Paris, October 2016.

The Palais de Chaillot is definitely an odd place. This “neoclassical monumentalist” architectural legacy of the interwar period contains number of Nabis and Art Deco works. Most of them have been forgotten and return to their former glory thanks to a restoration campaign.
Imagine that restorers start by applying a sheet of tissue to protect the canvas and apply a layer of adhesive. The back of the canvas is then cleaned to facilitate the impregnation of the glue for the reattachment of the pictorial layer. The tears and snags in the canvas are filled in, the frame is restored and the cleaning can really begin. Restorationists undertake to clean up by concentrating the meticulous movement of their cotton buds.
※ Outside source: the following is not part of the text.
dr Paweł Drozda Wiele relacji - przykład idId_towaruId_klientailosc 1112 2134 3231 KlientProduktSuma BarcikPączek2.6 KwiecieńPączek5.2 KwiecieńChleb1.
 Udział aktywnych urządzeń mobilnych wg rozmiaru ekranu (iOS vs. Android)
Once the canvas is dirtless, they can putty, fill in the gaps in the paint and apply a varnish. Every canvas takes several weeks or months of work.
Here, in Chaillot gallery, the stages of the renovation site are left visible. The scaffolding has been removed, but it seems that a fine white painted line has been added to hightline the areas of intervention. Are these features part of the ordinary protocols? Or would they be — and this time in dotted lines — another symptome of this venerated form of transparency? The one that finds activity reports and newsletters unsatisfactory.